» Supplied text
┌────────

Paving a Path for a More Inclusive and Diverse Power Sector

Power Africa
5 min readApr 4, 2022

A Power Africa study examines the key factors affecting social exclusion and lack of diversity in Nigeria’s power sector and provides recommendations on how to build diversity and inclusion across power sector policies, workforce, and value chain.

A technician at Kaduna Distribution Company tests a meter to ensure all distributed meters are in good working condition.
Integrating social inclusion and diversity across the power sector is crucial to creating an equitable sector that responds to the needs of end users.

The dynamics of diversity and social inclusion in Nigeria’s power sector are largely unexplored. To fill this knowledge gap, Power Africa developed and conducted the Social Inclusion and Diversity in Nigeria’s Power Sector study, which examines the dynamics of social inclusion and diversity in relation to two groups: 1) end users (customers) and 2) those employed in (or excluded from) the power sector workforce.

Research found that several key factors influenced social exclusion across the power sector, including ethnicity, religion, gender, disability, education, age, and location (i.e. living in an urban or rural environment). Customers with disabilities are at a disadvantage because energy products and services typically are not developed with their needs in mind. As one study respondent shared, “Almost all the devices that people with disabilities use need electricity. For example, my reading machine uses power, and people with hearing problems cannot communicate without their mobile phone to send text messages. Power is critical for people with disabilities, including business owners.”

└────────

» Data segment
┌────────

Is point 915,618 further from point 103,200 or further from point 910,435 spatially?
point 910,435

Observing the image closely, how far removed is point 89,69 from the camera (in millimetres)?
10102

└────────

» Problems to work on
(a) Reproduce the article on social inclusion and diversity in Nigeria's power sector, starting with "A technician at" and going on through "power sector workforce.", with "technician" swapped for "engineer".
(b) Extend the article on social inclusion and diversity in Nigeria's power sector, picking up right after its final sentence.

» Task-by-task outputs
(a)
A engineer at Kaduna Distribution Company tests a meter to ensure all distributed meters are in good working condition.
Integrating social inclusion and diversity across the power sector is crucial to creating an equitable sector that responds to the needs of end users.

The dynamics of diversity and social inclusion in Nigeria’s power sector are largely unexplored. To fill this knowledge gap, Power Africa developed and conducted the Social Inclusion and Diversity in Nigeria’s Power Sector study, which examines the dynamics of social inclusion and diversity in relation to two groups: 1) end users (customers) and 2) those employed in (or excluded from) the power sector workforce.

(b)
Meanwhile, stigmas and a lack of opportunity disenfranchise and exclude women and marginalized groups from power sector employment opportunities.

The Social Inclusion study focused on examining challenges and presenting recommendations to power sector stakeholders regarding legal, policy, and regulatory frameworks in Nigeria; workforce profile and practices; and value chain entry points.

Recommendations: Legal, Policy, and Regulatory Frameworks

While Nigeria is a signatory to numerous important and binding international instruments that highlight the country’s commitment to social inclusion and diversity, there is a need to incorporate more international provisions into domestic law.

To strengthen legal, policy, and regulatory frameworks, power sector stakeholders should implement service delivery and financing from a gender and social inclusion perspective, embed commitments to gender and social inclusion in program design and assessment, and strengthen interagency and cross-sectoral collaboration and institutional capacity on gender and social inclusion.

In 2021, Power Africa worked with the Nigeria Rural Electrification Agency to develop the Gender Mainstreaming in Nigeria’s Rural Cooperatives report. The report explores opportunities to increase gender mainstreaming in rural electric cooperatives with information on bylaws to create gender quotas for women in leadership roles and policies to protect women against sexual harassment and discrimination. Power sector stakeholders can use tools like this report to integrate gender and social inclusion considerations into legal, policy, and regulatory frameworks.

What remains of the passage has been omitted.